BU YAZIYI YOUTUBE’TA İZLEYEBİLİRSİNİZ ⤵️
Türk devletinin tarihi, sistematik insan hakları ihlalleriyle dolu; dahası bu insan hakları ihlallerini kendi anayasasını ve yasalarını hiçe sayarak yapan bir rejim bugün Türkiye’yi yönetiyor. Bu nasıl bir gayrı ciddiliktir demeyelim mi?
Eylem planının ilan edildiği ortamda, hapishanede tutulan HDP’li milletvekillerini, belediye başkanlarını, kayyum atanan belediyeleri, hakkında daha üzerindeki imzası kurumamış fezlekeler çıkartılan Ömer Faruk Gergerlioğlu gibi vekilleri, Çin’den sonra en kalabalık gazeteci grubunun zindanlarda oluşunu es mi geçelim?
Ya 80,000’den fazla düşünce suçlusunun uyduruk gerekçelerle hapiste oluşunu, 160,000 kamu personelinin anayasal ve yasal hakları çiğnenerek ihraç edilmelerini, tüm bu insanların aynı zamanda şeytanlaştırılmış, hain ilan edilmiş, devlet düşmanı olarak fişlenmiş oluşunu görmeyelim mi?

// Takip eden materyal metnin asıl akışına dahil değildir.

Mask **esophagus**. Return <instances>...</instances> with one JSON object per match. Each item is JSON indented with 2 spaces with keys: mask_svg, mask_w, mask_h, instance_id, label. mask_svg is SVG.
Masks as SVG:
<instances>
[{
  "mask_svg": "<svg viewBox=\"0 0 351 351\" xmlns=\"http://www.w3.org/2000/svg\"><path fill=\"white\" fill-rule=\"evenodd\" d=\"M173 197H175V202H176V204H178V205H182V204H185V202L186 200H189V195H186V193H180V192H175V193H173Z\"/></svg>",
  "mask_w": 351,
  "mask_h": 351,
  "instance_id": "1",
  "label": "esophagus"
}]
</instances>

Kürsüde konuşan otokrat, kameralar önünde “eşit vatandaşlık” sözü verirken, yerinden yurdundan edilen, dilleri yasaklanan, ikinci sınıf insan muamelesi gören Kürtleri aklımıza getirmeyelim mi?

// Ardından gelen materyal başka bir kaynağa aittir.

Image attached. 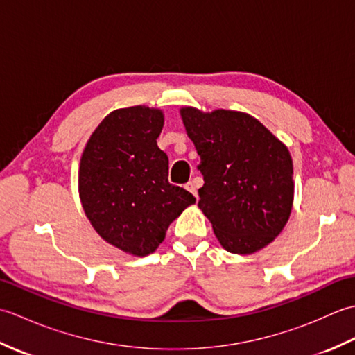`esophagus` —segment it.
Masks as SVG:
<instances>
[{
	"instance_id": "esophagus-1",
	"label": "esophagus",
	"mask_w": 355,
	"mask_h": 355,
	"mask_svg": "<svg viewBox=\"0 0 355 355\" xmlns=\"http://www.w3.org/2000/svg\"><path fill=\"white\" fill-rule=\"evenodd\" d=\"M197 184H195V182H187L186 183V189L189 191L191 193H193L195 195V198H198V191H197Z\"/></svg>"
}]
</instances>
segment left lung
Wrapping results in <instances>:
<instances>
[{"instance_id": "obj_1", "label": "left lung", "mask_w": 355, "mask_h": 355, "mask_svg": "<svg viewBox=\"0 0 355 355\" xmlns=\"http://www.w3.org/2000/svg\"><path fill=\"white\" fill-rule=\"evenodd\" d=\"M200 155L198 206L230 253L258 252L286 224L293 205L288 149L259 120L238 111L182 110Z\"/></svg>"}]
</instances>
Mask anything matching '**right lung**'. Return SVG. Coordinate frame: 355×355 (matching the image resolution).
Returning a JSON list of instances; mask_svg holds the SVG:
<instances>
[{"label": "right lung", "instance_id": "obj_1", "mask_svg": "<svg viewBox=\"0 0 355 355\" xmlns=\"http://www.w3.org/2000/svg\"><path fill=\"white\" fill-rule=\"evenodd\" d=\"M163 112L148 107L112 111L89 137L79 168V193L96 232L135 256L153 253L169 224L195 202L168 182L169 160L157 146Z\"/></svg>", "mask_w": 355, "mask_h": 355}]
</instances>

Helikopterden atılan yaşlı çiftçileri, Meriç’i ve Ege’yi geçerek zulümden kaçmaya çalışan ailelerin bebeklerini ve çocuklarını, açlığa mahkûm edilen aileleri unutalım mı?
NASA’da Mars’a insan gönderme ekibinde bilim insanı olarak görev yaparken Türkiye’de fabrikasyon ve ahmakça gerekçelerle tutuklanan Dr. Serkan Gölge’yi hatırlamayalım mı?

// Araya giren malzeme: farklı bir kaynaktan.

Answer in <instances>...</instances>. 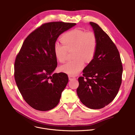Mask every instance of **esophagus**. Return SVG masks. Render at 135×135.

Yazdığı gazete makaleleri nedeniyle 5 yılı aşkın süredir hapiste tutulan Ahmet Altan’ı, gazete haberi yapıp devletin nasırına bastı diye 6 yıldır hapiste çürütülen Mehmet Baransu’yu anmayalım mı?
Kürsüde konuşanın ağzından çıkanlarla, devlet denen bu suç çetesinin uygulamaları arasındaki yüz seksen derecelik farka yok muamelesi mi yapalım?
İnsan haklarını sadece Türkiye’nin imaj sorunu olarak algılayan dünün insan hakları mağduru ağlak İslamcılarının ikiyüzlülüğünü anımsamayalım mı?
Kendi karısının başörtüsü sorunu nedeniyle Türkiye’yi Avrupa İnsan Hakları Mahkemesi’ne (AİHM) şikâyet eden Abdullah Gül’ün, bugün başkaları aynı Avrupa mahkemesine benzeri insan hakları ihlalleri nedeniyle başvurunca vatan haini ilan edilmelerine bir kelam etmemesine şaşmayalım mı?
Köylüsüne bok yedirmekten adam kaçırmaya, köy yakmadan köy boşaltmaya, adam kaybetmekten yargısız infaza sürekli AİHM tarafından mahkûmiyet alan bir ülkenin hükümetine tek laf etmeyelim mi?
İşgal ettiği Kıbrıs’ta gariban Rum mülk sahiplerinden zorla gasp ettiği evlerden veya tarlalardan dolayı AİHM tarafından tazminata mahkûm edilen, Suriye’de işgal ettiği yerlerdeki zeytin ağaçlarından topladığı zeytinlerden zeytinyağı üretip satan bir devlete “sen ne yapıyorsun!” demeyelim mi?
Varlığı insan hakları üzerine kurulu bir devletin insan hakları eylem planı ne kadar inandırıcıdır?
1915’te koskoca bir halkı külliyen ortadan kaldıran, soykırım gibi en büyük ve sistematik insan hakkı ihlalini yapmış bir idarenin devamı olan, kendinden öncekinin suçunu örtbas etmek için inkârı seçmiş bir devletin insan hakları eylem planına siz sahi güvenebilir misiniz?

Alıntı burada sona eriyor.